I tried with the new flatten quilt tool..but still it does not flatten the complete surface.
I thought it would be able to handle that.
just enable "new_flatten_quilt" in config.pro
Hah! New Creo 3.0 references are starting to drive me nuts already.
it has trouble with the full surface not matter what you do.
In the previous example, the fact that the geometry is not consistent depending on how it is built is bothersome.
I did figure out why the top edges are not round. It is simply the geometry. But I still haven't found the math that should be driving it. However, it makes a mess of thickened walls just like it does in sheetmetal.
Mirror is working fine with the flatten quilt. You can even drive a flatten-quilt deformation (re-form) with features on the mirrored flatten feature.
What exactly are you trying to accomplish?
it will basically be a section of sheetmetal assembly to be used to fill spices in pouches.
i would need the development to cut the shape on the sheetmetal.

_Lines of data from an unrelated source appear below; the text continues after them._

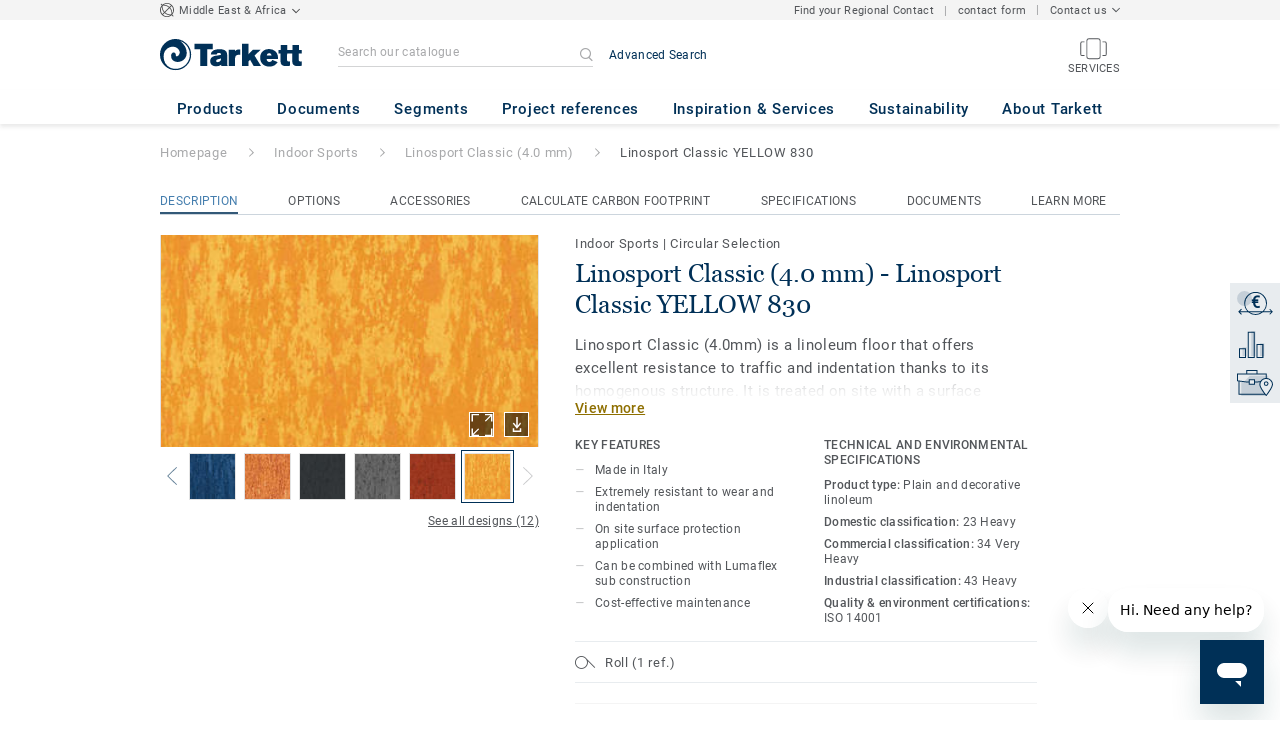

--- FILE ---
content_type: application/javascript; charset=UTF-8
request_url: https://www.tarkett-me.com/_nuxt/lang-messages-en_ME-yml.60966a8111d4f68d4ab5.js
body_size: 1809
content:
(window.webpackJsonp=window.webpackJsonp||[]).push([[44],{934:function(e,o){const t=[{"components.nav.current_country":"Middle East & Africa","components.nav.contact_us_header":"Contact us","components.nav.phone_1_b2b.label":"+961 1 513363/4","components.nav.phone_2_b2b.label":"+971 4 8761188","components.nav.contact_us":"Find us","components.footer.tarkett_social_facebook_link":"https://www.facebook.com/TarkettMiddleEast","components.footer.tarkett_social_instagram_link":"https://www.instagram.com/tarkett_middle_east","components.footer.tarkett_social_linkedin_link":"https://www.linkedin.com/company/tarkett/","components.footer.tarkett_social_twitter_link":"https://twitter.com/TarkettGroup","components.footer.tarkett_social_pinterest_link":"https://www.pinterest.com/tarkettofficial/","components.footer.tarkett_social_youtube_link":"https://www.youtube.com/TarkettOfficial","country.bh":"Bahrain","country.eg":"Egypt","country.er":"Eritrea","country.et":"Ethiopia","country.iq":"Iraq","country.jo":"Jordan","country.kw":"Kuwait","country.lb":"Lebanon","country.ly":"Libya","country.om":"Oman","country.qa":"Qatar","country.sa":"Saudi Arabia","country.so":"Somalia","country.ae":"United Arab Emirates","country.ye":"Yemen","global.phone_number_human":"+961 1 513363/4","global.phone_number_b2c":"+961 1 513363/4","global.phone_number_human_b2c":"+961 1 513363/4","global.phone_number_human_b2b":"+961 1 513363/4","global.phone_number_b2b":"+961 1 513363/4","components.nav.phone_1_b2c.number":"+961 1 513363/4","components.nav.phone_1_b2c.label":"+961 1 513363/4","global.phone_number":"+961 1 513363/4","compass_page.seo.title":"Commercial and residential Flooring solutions in the Middle East","homepage.title.b2b":"Flooring specialist for professionals in Middle East - Tarkett","homepage.title.b2c":"Flooring specialist for the home in Middle East","homepage.metadescription.b2c":"Find a large selection of floors for the home in Middle East : carpet, wood and vinyl rolls and tiles for your bedrooms, living rooms, kitchens, bathrooms and more.","homepage.metadescription.b2b":"Professional floorings in Middle East for Schools, Hospitals, Shops, Workplace & more: carpet, vinyl floors and tiles, wood and linoleum.","nav.locator_nav.sales_rep_locator":"Find your Regional Contact","form.basket.sample_order.technical_error":"There are no samples in your cart. You can order up to 10 free samples at a time. Add more by searching our catalogue for ideas and solutions.","filter-surface_treatment":"Surface treatment","email.web_order_acknowledgment.subject.with_po_number":"Tarkett web order: Our reference","email.web_order_acknowledgment.subject.without_po_number":"Tarkett web order reference","email.web_order_acknowledgment.intro":"Dear customer,\r\n\r\nMany thanks for your order reference N° {tarkettOrderNumber}, it has been registered and is now waiting for validation by our team.\r\n\r\nYou will soon receive the order confirmation by email or fax.","email.web_order_acknowledgment.conclusion":'You can also access the details of <a href="{orderDetail}">your order history</a>.\r\n\r\nLet me know if you have any questions or if there is anything else I can help you with.\r\n\r\nKinds regards,\r\nYour Tarkett Customer services.\r\n{phoneNumber}',"shipping_instructions.page.details.changing_addresses_info":"Please beware changing addresses will have an impact on one or more information like quote list, estimated delivery dates or prices.","components.overlay.bill_to_change_popin.title":"Quote(s) can’t be applied","components.overlay.bill_to_change_popin.message":"The quote(s) you have selected are not available for this sold-to party. Quote(s) won’t be applied.","components.overlay.bill_to_change_popin.button_continue_navigation":"Continue","available_to_promise.view.form.cut_fee_message":"Cut fee may apply for the requested quantity.","order_review.pdf.products_delivery_dates.title":"Products & delivery dates","order_review.pdf.products_delivery_dates.quantity":"Quantity","order_review.pdf.products_delivery_dates.quote":"Quote","order_review.pdf.products_delivery_dates.unit_price":"Unit Price","order_review.pdf.products_delivery_dates.total":"Total","order_review.pdf.products_delivery_dates.comment":"Comment","order_review.pdf.products_delivery_dates.requested_delivery_date":"Requested delivery date","order_review.pdf.products_delivery_dates.ref":"Ref.","order_review.pdf.products_delivery_dates.order_number":"Order summary N°","order_review.pdf.products_delivery_dates.quote.no_value":"None","order_review.pdf.informations.user_project_name":"Jobsite name","order_review.pdf.informations.purchase_order_number":"PO Number","order_review.pdf.products_delivery_dates.no_order_number":"pending","order_review.pdf.informations.soldToNumber":"soldTo Number:","order_review.pdf.disclaimer.text":"Your order is waiting for validation by our team. You will soon receive the order confirmation by email or fax.","order_review.pdf.disclaimer.title":"DISCLAIMER","components.overlay.delete_cart_item_popin.message":"Are you sure you want to remove this product for your cart?","components.overlay.delete_cart_item_popin.title":"Remove product","components.overlay.delete_cart_item_popin.button_continue_navigation":"REMOVE","components.document.asset_3d_3ds_bae_obj_label":"3DS/DAE/OBJ assets","components.business_card.country_name":"Tarkett Middle-East & Africa","merged_product_page.formats.format_table.price_per_unit_tooltip_message":"Attention! The final prices can be different on tarkett.ru website.","press_release.view.block.info.sustainability":"Sustainability","country.sd":"Sudan"}];e.exports=t.length<=1?t[0]:t}}]);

one more different result i guess..have a look..if you have time.
I see... then yes, the sheetmetal version will probably work best for you.
I cannot seem to modify the 2 flatten quilts in my Creo 2.0 as you have them defined.
Is this a Creo 3.0 file or WF5/Elements Pro? It opens in Creo 2.0.
I have noticed that flatten quilt builds a "plane" from the edge at or near the point used in the flatten quilt. If it is a good straight edge, it does pretty well. In the case of the fill/boundary blends, however, it takes some serious liberties with the tangent merge along the two surfaces.
Have you considered just forming a round tube with a square die
The attached file is working pretty well. Is the same as the previous with the garbage removed and to re-forming.
initially i made it in creo elements/pro 5.0..but the latest one i uploaded is in creo 2.0.
i do not have creo 3.0...they stopped our maintenance mid-way..how cruel is that.
So where is this new_flatten_quilt option?
Seriously, that last file just locked me out of doing anything with those two features.
in the add option just enter "new_flatten_quilt" the ok option will be activated. this is in creo 2.0
You must have a style option or something... I get nothing
you have to add it in the config.pro.
its a hidden option
Okay, finally got it to go to the new UI (was missing the YES/NO). Not impressed!
Okay, this fails miserably with fills and merged boundary blends in the corners.
I can get a consistent flat state with 1/2 the part when the original was made with the boundary blend using control points as a single object. It is very tedious entering those points and it fails every time I enter the last pair.
hate to say this..but it was a piece of cake on CATIA.
the boundary blend and the flatten both of them.
and CATIA was able to flatten the complete quilt..
PTC should really look at some of these saga challenges we come up with.
Including recording the time it takes an engineer to actually do the challenge, and not find some obscure work-around or tell us that this is not how -anyone- would ever do -anything-.
Finally got it using a two-stage flatten process. I thought I had it in one, but it left a triangle behind. For some reason, it doesn't recognize the split surface and maintain the rest as a single quilt.
I turned off the hidden flatten quilt UI so others can use this without it enabled.
PTC is like an Indian goverment office..they will only work if a lot of pressure is put on them..in this case a big customer asks them to put in some functionality..otherwise you have to do with what you have been given
Of course, after the mirrored group, you can flatten each half and merge them.
But most importantly, the feature creation method creates a reliable result apparently with very little distortion.
The edge is still 220 and the arc length is within .001 of the original.
And it works well flatten-quilt deformation if you needed to add something in the flat state.